**Problem:**
Leaving the pictures aside, write out the whole listing below exactly.

**Data:**
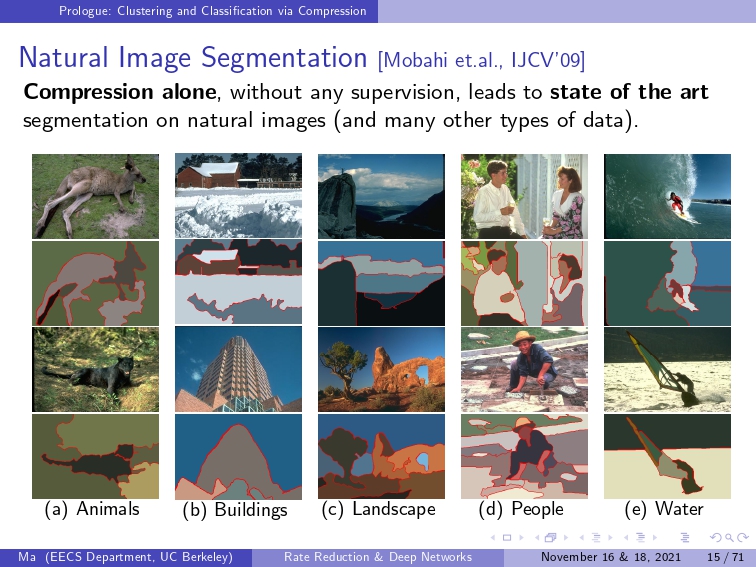 Prologue: Clustering and Classification via Compression

Natural Image Segmentation [Mobahi et.al., IJCV'09]

**Compression alone**, without any supervision, leads to **state of the art** segmentation on natural images (and many other types of data).

(a) Animals (b) Buildings (c) Landscape (d) People (e) Water

Ma (EECS Department, UC Berkeley) Rate Reduction & Deep Networks November 16 & 18, 2021 15 / 71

**Task result:**
 Prologue: Clustering and Classification via Compression

Natural Image Segmentation [Mobahi et.al., IJCV'09]

**Compression alone**, without any supervision, leads to **state of the art** segmentation on natural images (and many other types of data).

(a) Animals (b) Buildings (c) Landscape (d) People (e) Water

Ma (EECS Department, UC Berkeley) Rate Reduction & Deep Networks November 16 & 18, 2021 15 / 71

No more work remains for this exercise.